The Problems of Using WordPress as a Headless CMS
A lot of professionals get stuck in a configuration where they combine a React(-like) library with WordPress as a headless CMS.
As a Sales Director at Hygraph, I come across a lot of professionals who get stuck in a configuration where they combine a React(-like) library with WordPress as a headless CMS. I will explain why those professionals don’t like this set-up, but let me first go over the common pattern in the paths these organisations have followed to end up in this situation.
It starts with the front-end developers convincing their management to go headless (in short, their content is delivered as data and not as HTML), as they want independence from the back-end. The goal is to have the ability to change the front-end design and functionality of their website without re-implementing the CMS, turning the website into an in-browser app, or even a Progressive Web Application (PWA).
Management, acting as a prudent pater familias, grants some of the front-end developers’ wishes. They can play with React but they have to keep WordPress as a content repository. In a later phase, as management often promises eager front-end developers, they can look into developing the system further.
This approach has its advantages:
- A large migration from the current CMS - which requires project management in an organization - isn’t needed (yet).
- The content editors stay in their WordPress comfort zone (editors are way less inclined towards new solutions than their technical colleagues).
So yes, there are certainly advantages to just take out the presentation layer of your WordPress configuration but I doubt that a prudent pater familias will build a leading company in a competitive landscape. Let me enumerate the problems I hear from my prospective customers:
- Performance. REST API queries are lethargically slow. One customer spoke about page loading times of 3+ seconds due to the burden of WordPress plugins. It even takes longer when the whole WordPress core is downloaded for serving the endpoints. Hmm, I don’t think marketers are happy with the conversion rates of that web application.
- Maintenance. A lot of daily tweaking is necessary to keep the whole website running.
- Editorial experience. You need to JSON-ise all your content to make the APIs work somehow. You appease content editors in the short term, but eventually they must adapt to new content formats.
- APIs. Sometimes they get access to the desired GraphQL instead of the cumbersome REST APIs, for example via GraphiQL (GraphQL’s visual IDE) which is built into tools like Gatsby. The problem then is that your API editor works outside of your content repository which makes optimizing hard.
- Compliance. Compliance teams are wary of overusing plugins since they are developed by outside individuals or organizations they don’t know.
- Sleek. WordPress comes with an overload of options, a large majority of which remain unused. This problem is exacerbated when WordPress is your headless CMS.
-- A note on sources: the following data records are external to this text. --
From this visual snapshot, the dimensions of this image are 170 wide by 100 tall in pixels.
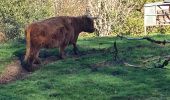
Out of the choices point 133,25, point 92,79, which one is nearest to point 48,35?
point 92,79

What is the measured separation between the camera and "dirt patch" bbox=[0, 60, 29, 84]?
12.4 meters

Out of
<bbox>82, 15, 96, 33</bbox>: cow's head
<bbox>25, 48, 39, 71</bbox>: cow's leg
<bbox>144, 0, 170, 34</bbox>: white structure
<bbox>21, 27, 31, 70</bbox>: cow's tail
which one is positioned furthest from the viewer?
<bbox>144, 0, 170, 34</bbox>: white structure

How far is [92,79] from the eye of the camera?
11344 mm

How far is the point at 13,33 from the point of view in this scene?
2545cm

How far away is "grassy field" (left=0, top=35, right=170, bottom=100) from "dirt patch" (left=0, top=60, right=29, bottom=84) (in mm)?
306

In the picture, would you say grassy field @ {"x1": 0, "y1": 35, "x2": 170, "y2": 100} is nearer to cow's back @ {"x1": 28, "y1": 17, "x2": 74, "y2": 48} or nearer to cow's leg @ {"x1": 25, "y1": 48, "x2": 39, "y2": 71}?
cow's leg @ {"x1": 25, "y1": 48, "x2": 39, "y2": 71}

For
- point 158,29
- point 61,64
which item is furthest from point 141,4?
point 61,64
- Opinionated. WordPress, with all its templates, is a very opinionated system. This doesn’t change by using WordPress as a headless system. You are still obliged to follow their logic of how to structure content.
- Hosting. Lots of human resources are wasted on the hosting of WordPress, as it is often locally installed.
- Extending. Everything is separated in plugins and technical debt easily mounts up if you aren’t building those yourself. This can be very costly.
I would advise the prudent pater familias manager not to waste time with this intermediary WordPress-as-a-Headless-stage. It creates new problems and new frustrations, which you need to solve before you can move further. You don’t want to integrate the latter half of your old caravan with your new campervan either.